Overall, e-therapy treatment satisfaction ratings were good. The total average across all five e-therapy treatment program groups was 72% (3.60/5) for satisfaction and likeability was 67% (5.39/8). Interestingly, these percentages are comparable with those we see for our e-therapy programs provided with therapist assistance [, , , ]. Taking treatment outcome and satisfaction results into account, PTSD Online and GAD Online appear to be the strongest performers of the five e-therapy programs. The total time spent using the fully automated e-therapy programs was under 7 hours over the 12-week treatment period (or just under 33 minutes per week on average).
For those participants who opted out, the main barriers endorsed were none (got what they needed; 29%), time pressures (21%), lack of motivation (14%), and feeling anxious about the content (11%). The least endorsed barriers related to computer anxiety (1%); too much text to read (2%); that the program would take too long to complete (2%); that the material was too hard to understand (3%); that the program was hard to navigate around (3%), unhelpful (3%), boring (3%), or perceived as being not useful (5%);, Internet or computer problems (5%), or preferring (7%) or being able to access to face-to-face therapy (8%). These figures generally support the idea that the Anxiety Online programs themselves are not harmful or detrimental to those participants who opted out. Rather, close to a third of those who opted out prematurely endorsed that they “got what they needed” before the 12-week treatment completion time, and just over a third endorsed time pressures and lack of motivation as reasons for noncompletion.
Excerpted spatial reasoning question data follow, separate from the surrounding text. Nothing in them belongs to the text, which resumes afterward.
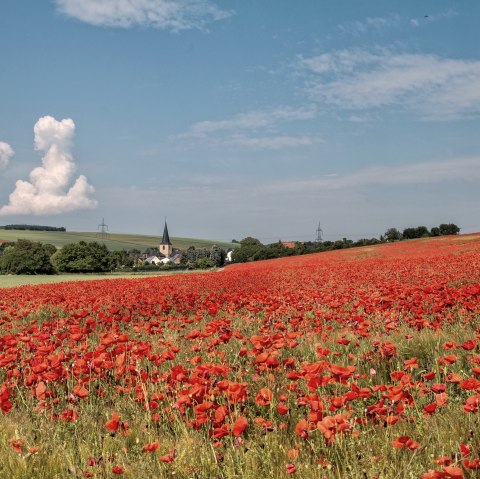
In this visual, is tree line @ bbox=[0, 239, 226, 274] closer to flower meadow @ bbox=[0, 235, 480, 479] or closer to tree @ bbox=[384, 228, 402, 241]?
tree @ bbox=[384, 228, 402, 241]

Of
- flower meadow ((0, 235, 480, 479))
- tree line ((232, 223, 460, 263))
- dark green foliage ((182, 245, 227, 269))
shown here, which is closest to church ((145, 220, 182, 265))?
dark green foliage ((182, 245, 227, 269))

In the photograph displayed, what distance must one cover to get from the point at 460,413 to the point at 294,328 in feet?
11.5

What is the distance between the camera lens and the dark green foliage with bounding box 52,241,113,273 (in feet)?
255

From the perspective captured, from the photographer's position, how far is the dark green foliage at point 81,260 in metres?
77.7

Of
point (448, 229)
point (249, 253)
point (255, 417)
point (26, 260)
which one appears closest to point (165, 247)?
point (249, 253)

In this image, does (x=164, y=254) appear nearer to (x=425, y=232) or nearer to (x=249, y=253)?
(x=249, y=253)

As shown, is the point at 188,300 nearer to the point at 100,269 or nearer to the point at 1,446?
the point at 1,446

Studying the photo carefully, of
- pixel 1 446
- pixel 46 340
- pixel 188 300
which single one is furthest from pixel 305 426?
pixel 188 300

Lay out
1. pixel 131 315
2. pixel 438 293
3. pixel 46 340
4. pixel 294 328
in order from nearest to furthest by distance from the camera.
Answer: pixel 46 340 → pixel 294 328 → pixel 438 293 → pixel 131 315

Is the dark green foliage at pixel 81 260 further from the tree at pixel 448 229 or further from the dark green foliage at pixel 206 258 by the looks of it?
the tree at pixel 448 229

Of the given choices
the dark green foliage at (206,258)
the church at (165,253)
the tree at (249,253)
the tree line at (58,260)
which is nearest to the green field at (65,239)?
the church at (165,253)

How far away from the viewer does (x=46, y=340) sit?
18.3 feet

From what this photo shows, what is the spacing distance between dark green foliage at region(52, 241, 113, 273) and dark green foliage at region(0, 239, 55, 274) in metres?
3.89

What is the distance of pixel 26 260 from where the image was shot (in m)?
69.5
Although very crude, the basic cost comparison between the development and maintenance costs of Anxiety Online to date relative to the cost of professional human labor using traditional delivery models suggests a 77% saving of AU $6.7 million. However, Anxiety Online and other e-mental health platforms could easily sustain a 10-fold increase in usage without substantially affecting maintenance costs; therefore, the cost savings could be far higher than this into the future. When considered in light of other advantages of e-therapy such as increased consumer access to care due to the removal of traditional barriers such as time, cost, and geographic location restraints, the online-delivery model seems likely to play an increasingly prominent role in modern mental health systems.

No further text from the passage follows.